* **EXERCISE OBJECTIVE**:
Counting only lines below that contain the string "assets", give the total as a single number.

====

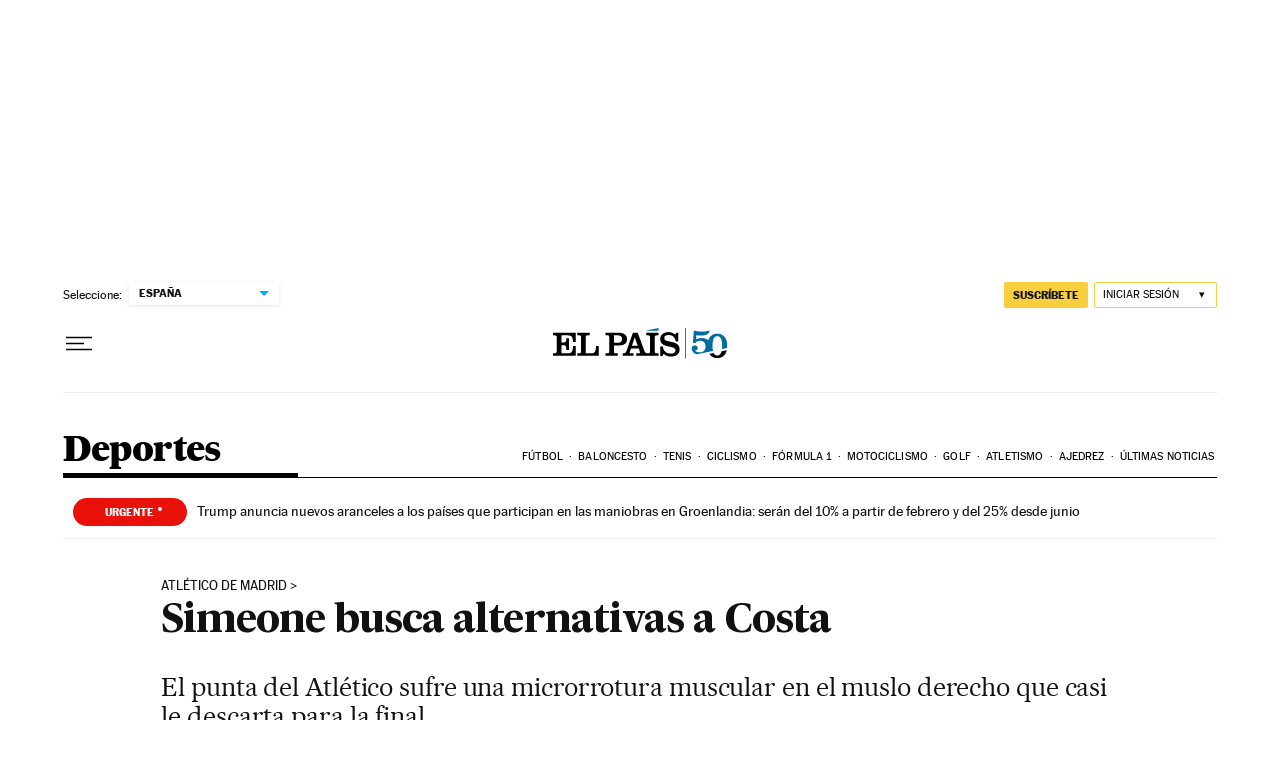

--- FILE ---
content_type: application/javascript; charset=utf-8
request_url: https://fundingchoicesmessages.google.com/f/AGSKWxUQHTQ-pUpFrOl6UFwjyowtsaFbOFjekfmVJxNU0M5gp9i8g5qFFGZY3xgp4TeNj-L2Uf__Vu9USyrJaI3qJaHffO0ojyqVxcpf1I4KEaDCzoitq91GtDHalebR1zhB8jC6uJ6A5FB6yCe1IPqnrEbqor1mxRWACk88phDLNrCjxDFTNdLisFeit13z/_&ad_url=/gafsads?.text-link-ads./adscluster._ad9.
body_size: -1292
content:
window['dd66af3b-6465-4d57-ab2c-b58b488155c8'] = true;

--- FILE ---
content_type: application/javascript; charset=utf-8
request_url: https://fundingchoicesmessages.google.com/f/AGSKWxUk8bloVUIUHmBpCK5n6qIh8D4PuhDf_dCcViixK-Yl29IqcmAdsQFpLtLevARYkfGZEDDbiUekE2nGoVSiSrbfXbJ4EPnb_185c_EbJBFy-T5bj0ndOWI3D-OVGGMPGJEOCoE=?fccs=W251bGwsbnVsbCxudWxsLG51bGwsbnVsbCxudWxsLFsxNzY4NjcwNDE0LDYwOTAwMDAwMF0sbnVsbCxudWxsLG51bGwsW251bGwsWzcsNl0sbnVsbCxudWxsLG51bGwsbnVsbCxudWxsLG51bGwsbnVsbCxudWxsLG51bGwsM10sImh0dHBzOi8vZWxwYWlzLmNvbS9kZXBvcnRlcy8yMDE0LzA1LzE5L2FjdHVhbGlkYWQvMTQwMDUxNzA3MV8zODE5OTMuaHRtbCIsbnVsbCxbWzgsIk05bGt6VWFaRHNnIl0sWzksImVuLVVTIl0sWzE2LCJbMSwxLDFdIl0sWzE5LCIyIl0sWzE3LCJbMF0iXSxbMjQsIiJdLFsyOSwiZmFsc2UiXV1d
body_size: 104
content:
if (typeof __googlefc.fcKernelManager.run === 'function') {"use strict";this.default_ContributorServingResponseClientJs=this.default_ContributorServingResponseClientJs||{};(function(_){var window=this;
try{
var np=function(a){this.A=_.t(a)};_.u(np,_.J);var op=function(a){this.A=_.t(a)};_.u(op,_.J);op.prototype.getWhitelistStatus=function(){return _.F(this,2)};var pp=function(a){this.A=_.t(a)};_.u(pp,_.J);var qp=_.Zc(pp),rp=function(a,b,c){this.B=a;this.j=_.A(b,np,1);this.l=_.A(b,_.Nk,3);this.F=_.A(b,op,4);a=this.B.location.hostname;this.D=_.Dg(this.j,2)&&_.O(this.j,2)!==""?_.O(this.j,2):a;a=new _.Og(_.Ok(this.l));this.C=new _.bh(_.q.document,this.D,a);this.console=null;this.o=new _.jp(this.B,c,a)};
rp.prototype.run=function(){if(_.O(this.j,3)){var a=this.C,b=_.O(this.j,3),c=_.dh(a),d=new _.Ug;b=_.fg(d,1,b);c=_.C(c,1,b);_.hh(a,c)}else _.eh(this.C,"FCNEC");_.lp(this.o,_.A(this.l,_.Ae,1),this.l.getDefaultConsentRevocationText(),this.l.getDefaultConsentRevocationCloseText(),this.l.getDefaultConsentRevocationAttestationText(),this.D);_.mp(this.o,_.F(this.F,1),this.F.getWhitelistStatus());var e;a=(e=this.B.googlefc)==null?void 0:e.__executeManualDeployment;a!==void 0&&typeof a==="function"&&_.Qo(this.o.G,
"manualDeploymentApi")};var sp=function(){};sp.prototype.run=function(a,b,c){var d;return _.v(function(e){d=qp(b);(new rp(a,d,c)).run();return e.return({})})};_.Rk(7,new sp);
}catch(e){_._DumpException(e)}
}).call(this,this.default_ContributorServingResponseClientJs);
// Google Inc.

//# sourceURL=/_/mss/boq-content-ads-contributor/_/js/k=boq-content-ads-contributor.ContributorServingResponseClientJs.en_US.M9lkzUaZDsg.es5.O/d=1/exm=ad_blocking_detection_executable,kernel_loader,loader_js_executable/ed=1/rs=AJlcJMzanTQvnnVdXXtZinnKRQ21NfsPog/m=cookie_refresh_executable
__googlefc.fcKernelManager.run('\x5b\x5b\x5b7,\x22\x5b\x5bnull,\\\x22elpais.com\\\x22,\\\x22AKsRol9L4P7l63B8V2j-2sWOER-dRWYcIj7hH2eXXNRJAdJ8dwX5sGLcUI3IkIcFp2bRZbL_ZX4HMCys4k_RKSgGKLSUD3sfq-ZqUfcU0-YQVYtKnIywkyEqwi3JFuzxDfb6_irCm-g9LwXA1I-eGFdgtNJHR86zAg\\\\u003d\\\\u003d\\\x22\x5d,null,\x5b\x5bnull,null,null,\\\x22https:\/\/fundingchoicesmessages.google.com\/f\/AGSKWxVR6EII6hOuzLFUkcbysSt-BooqaC9SQB3AArv1CPz2f1I1aYlwqBB0IvWP_iAzQWkhMg-wPNfR6h_JlKjU4T6r-DE2mah8zXom0XRTnI_a_4zdNnpG6nVltJnfmYdtmzmYdeI\\\\u003d\\\x22\x5d,null,null,\x5bnull,null,null,\\\x22https:\/\/fundingchoicesmessages.google.com\/el\/AGSKWxXoyHwFrnAayn-yox1KmUgUBHs8yw-AlOCoUuTv23RpyJosjZVG9ybE0LlH_9tmoDzqxp7dpM9zE5934EX2dZS9KYONuyAzZC1ys8CpMIUXUU84zV9NYrB8bM6Hqu7pODQYbo4\\\\u003d\\\x22\x5d,null,\x5bnull,\x5b7,6\x5d,null,null,null,null,null,null,null,null,null,3\x5d\x5d,\x5b2,1\x5d\x5d\x22\x5d\x5d,\x5bnull,null,null,\x22https:\/\/fundingchoicesmessages.google.com\/f\/AGSKWxXBD3SLcaB76mZ0J0kEecFg2Ek9zRYjHOqb7JscbFqCj82YSeGqAeEohCR0s6UYNK7qBTl3rk1j0NjQcDEn82uVYksjNFgv5D7byA40EJ3oaSzj3aiRhkFdsAo8O-l_n-oL31U\\u003d\x22\x5d\x5d');}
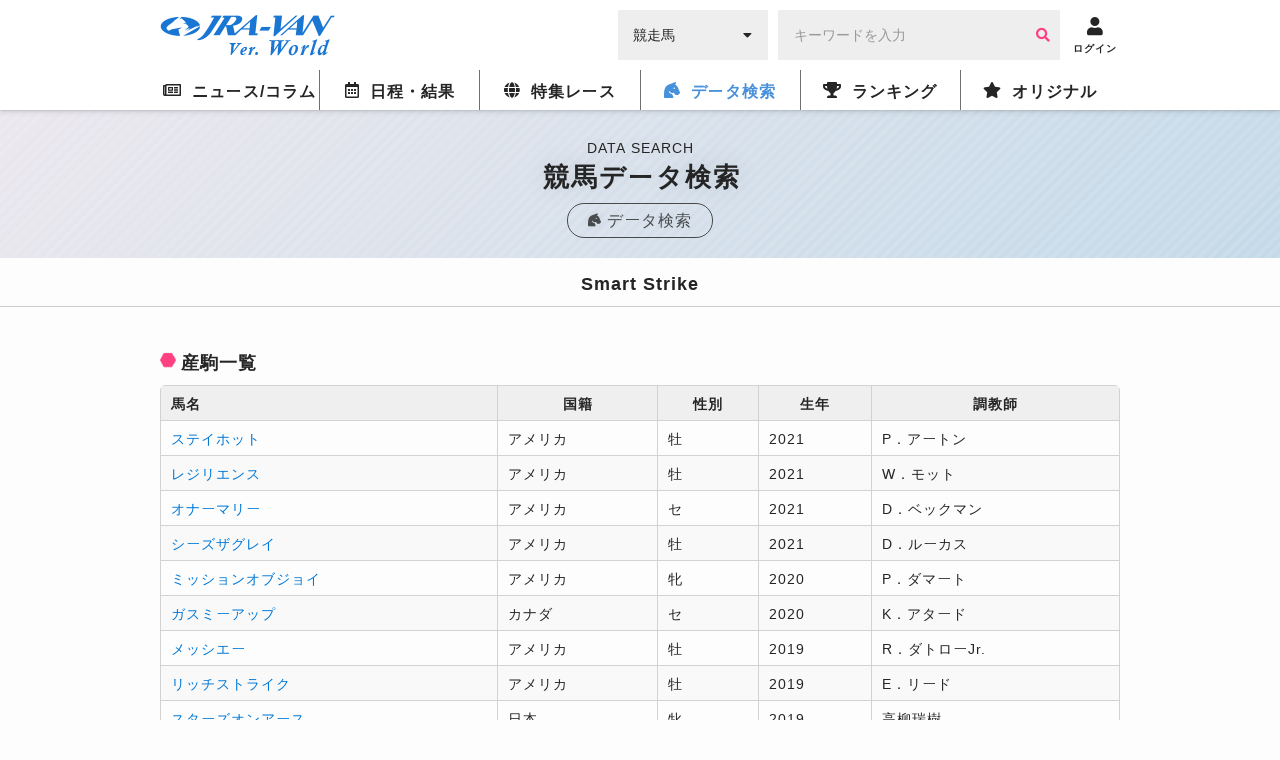

--- FILE ---
content_type: text/html; charset=utf-8
request_url: https://www.google.com/recaptcha/api2/aframe
body_size: 268
content:
<!DOCTYPE HTML><html><head><meta http-equiv="content-type" content="text/html; charset=UTF-8"></head><body><script nonce="XDg_lHH4m5IiXx7eZF-1qA">/** Anti-fraud and anti-abuse applications only. See google.com/recaptcha */ try{var clients={'sodar':'https://pagead2.googlesyndication.com/pagead/sodar?'};window.addEventListener("message",function(a){try{if(a.source===window.parent){var b=JSON.parse(a.data);var c=clients[b['id']];if(c){var d=document.createElement('img');d.src=c+b['params']+'&rc='+(localStorage.getItem("rc::a")?sessionStorage.getItem("rc::b"):"");window.document.body.appendChild(d);sessionStorage.setItem("rc::e",parseInt(sessionStorage.getItem("rc::e")||0)+1);localStorage.setItem("rc::h",'1762471380141');}}}catch(b){}});window.parent.postMessage("_grecaptcha_ready", "*");}catch(b){}</script></body></html>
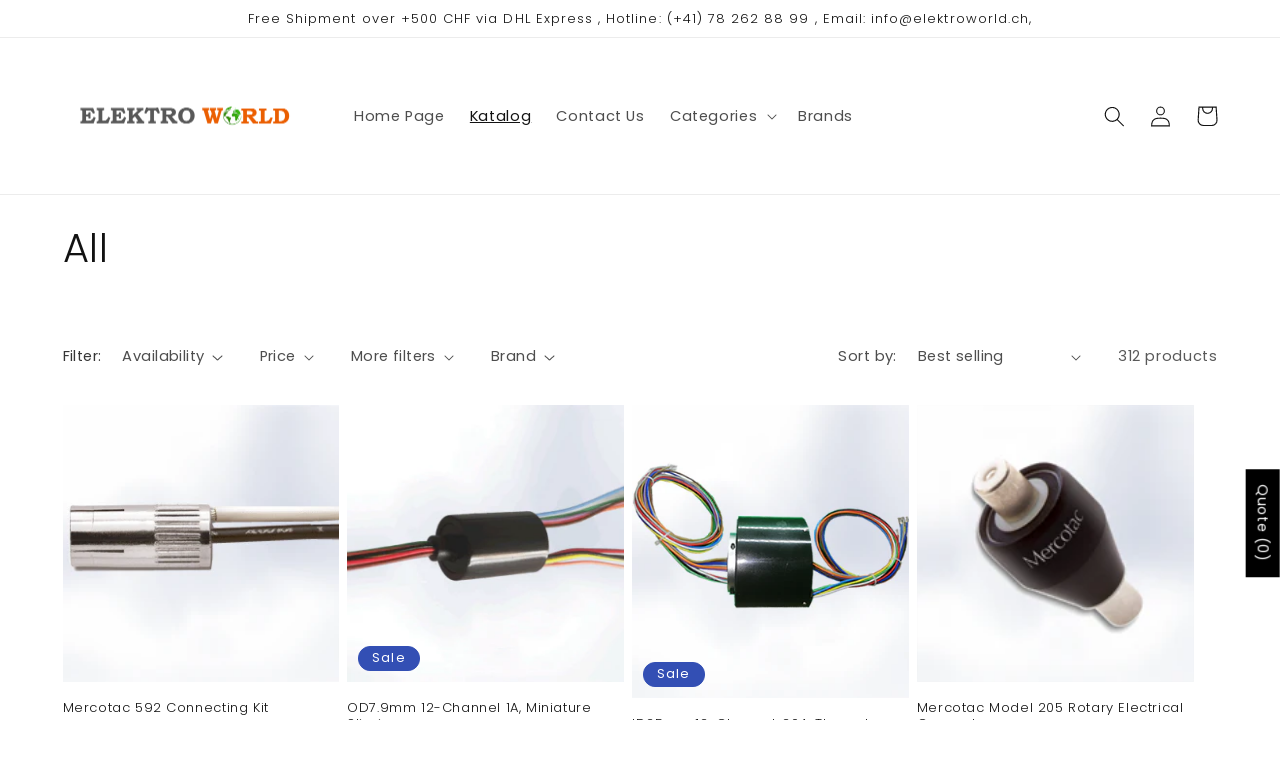

--- FILE ---
content_type: text/javascript
request_url: https://cdn.shopify.com/extensions/019b023c-5a9e-76fd-8740-1ea66b5d8fc9/request-for-quote-206/assets/samita.rfq.bundle.rfq_predictive_search.f0f91e8716cb77ca5ad0.js
body_size: 158
content:
"use strict";(self.webpackChunksamitaRfq=self.webpackChunksamitaRfq||[]).push([[691],{6313:(t,e,o)=>{o.d(e,{default:()=>n});const n={initPredictiveSearch:function(){const t=this;let e=document.querySelectorAll(GRFQConfigs.selector.searchResultSelector),o=new MutationObserver((function(e){console.log("Mutation callback"),e.forEach((async function(e){let o=e.target.querySelectorAll(GRFQConfigs.selector.searchResultItemSelector),n=t.getProductSearchHandles(o);if(n.length){await GRFQApp.handleEnableCondition(),await GRFQApp.handleHidePriceCondition();let t,e,r,l=[],c=20;for(t=0,e=n.length;t<e;t+=c)r=n.slice(t,t+c),l.push(GRFQApp.getProductsByHandle(r));l&&l.length&&await Promise.all(l).then((t=>{t.forEach((t=>{t?.length&&(GRFQConfigs.products=GRFQConfigs.products.concat(t.filter((t=>null!=t))))})),o.forEach((t=>{let e=GRFQConfigs.products.find((e=>e?.handle===t.getAttribute("data-product-handle")));GRFQApp.hidePriceCondition(e)&&GRFQApp.handleHidePriceFunction(t,e,!1,"button"),GRFQApp.isEnabled(e)&&("1"==GRFQConfigs.show_atc&&(void 0!==GRFQApp.hideAddToCartButton?GRFQApp.hideAddToCartButton(t,GRFQConfigs.selector.collectionAddToCartSelector):GRFQApp.handleHideButtonFunction(t,"addToCart",GRFQConfigs.selector.collectionAddToCartSelector)),1==GRFQConfigs.collection_enable&&GRFQConfigs?.advanced?.searchBtn&&(GRFQApp.handleQuoteButton(t,e,GRFQConfigs.classes.rfqCollectionButton,GRFQConfigs.selector.collectionAddToCartSelector,t,GRFQConfigs.selector.positionSearchButton,"list"),document.dispatchEvent(new CustomEvent("grfq.search.button.loaded",{detail:{form:t,product:e}}))))}))}))}}))}));e.length&&e.forEach((t=>{o.observe(t,{attributes:!0,childList:!0,subtree:!0,attributeFilter:["style"],attributeOldValue:!0})}))},getProductSearchHandles:function(t){let e=[];return t.length&&t.forEach((t=>{let o=!1,n=t.querySelector(GRFQConfigs.selector.productCollectionHref);"A"==t.tagName&&t.getAttribute("href")&&(n=t);const r=/[%&.,;]+/;if(n){try{n.getAttribute("data-product-handle")?o=n.getAttribute("data-product-handle"):n.getAttribute("href")?o=n.getAttribute("href").substring(n.getAttribute("href").lastIndexOf("/")).replace("/","").split("?")[0]:n.getAttribute("src")&&(o=n.getAttribute("src").substring(n.getAttribute("src").lastIndexOf("/")).replace("/","").split("_")[0])}catch(t){}o=encodeURIComponent(o),r.test(o)||e.includes(o)||(e.push(o),t.setAttribute("data-product-handle",o))}})),e}}}}]);

--- FILE ---
content_type: text/javascript
request_url: https://cdn.shopify.com/extensions/019b023c-5a9e-76fd-8740-1ea66b5d8fc9/request-for-quote-206/assets/samita.rfq.bundle.rfq_collect_products.465319c0d24fe88360fa.js
body_size: 267
content:
"use strict";(self.webpackChunksamitaRfq=self.webpackChunksamitaRfq||[]).push([[210],{3110:(t,e,o)=>{o.d(e,{default:()=>l});const l={collectProductsOnPage:async function(){let t=this.getHandles();if(t.length){let e,o,l,n=[],r=20;for(e=0,o=t.length;e<o;e+=r)l=t.slice(e,e+r),n.push(GRFQApp.getProductsByHandle(l));n&&n.length&&await Promise.all(n).then((t=>{t.forEach((t=>{t?.length&&(GRFQConfigs.products=GRFQConfigs.products.concat(t.filter((t=>null!=t&&null!=t))))}))}))}},getHandles:function(){const t=this;let e=[];return document.querySelectorAll(GRFQConfigs.selector.productCollectionHref).forEach((o=>{let l=!1;try{o.getAttribute("data-product-handle")?l=o.getAttribute("data-product-handle"):o.getAttribute("href")?l=o.getAttribute("href").substring(o.getAttribute("href").lastIndexOf("/")).replace("/","").split("?")[0]:o.getAttribute("src")&&(l=o.getAttribute("src").substring(o.getAttribute("src").lastIndexOf("/")).replace("/","").split("_")[0]),l&&(l=decodeURI(l))}catch(t){}if(l){e.push(l),t.addProductHandleToGridForm(o,l);let n=o.closest(GRFQConfigs.selector.productCollectionItem);if(n&&null==n.querySelector("."+GRFQConfigs.classes.rfqCollectionContent)){t.addProductHandleToGridForm(n,l),n.setAttribute("data-product-handle",l);let e=document.createElement("div");if(e.classList.add(GRFQConfigs.classes.rfqCollectionContent),e.setAttribute("data-href",l),e.setAttribute("data-product-handle",l),null!=n.querySelector(GRFQConfigs.selector.positionCollectionButton)){let t=!1,o=0;do{if(null!=n.querySelector(GRFQConfigs.selector.positionCollectionButton.split(",")[o])){let l=n.querySelector(GRFQConfigs.selector.positionCollectionButton.split(",")[o]);l.parentNode.insertBefore(e,l.nextSibling),t=!0}o++}while(o<GRFQConfigs.selector.positionCollectionButton.split(",").length&&0==t)}else n.append(e)}}})),GRFQConfigs?.products?.length&&e?.length&&(e=e?.filter((t=>null!=t&&GRFQConfigs.products?.filter((e=>e.handle!=t))))),e=e.filter(((t,e,o)=>{let l=GRFQConfigs?.oldProductHandles?GRFQConfigs.oldProductHandles:[];return o.indexOf(t)===e&&!l.includes(t)})),GRFQConfigs.oldProductHandles=GRFQConfigs?.oldProductHandles?GRFQConfigs.oldProductHandles.concat(e.filter((t=>t))):e,e},addProductHandleToGridForm:function(t,e){t.querySelectorAll(GRFQConfigs.selector.collectionProductForm).length&&t.querySelectorAll(GRFQConfigs.selector.collectionProductForm).forEach((t=>{t.setAttribute("data-product-handle",e)}))}}}}]);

====

* **ANSWER SECTION**:
2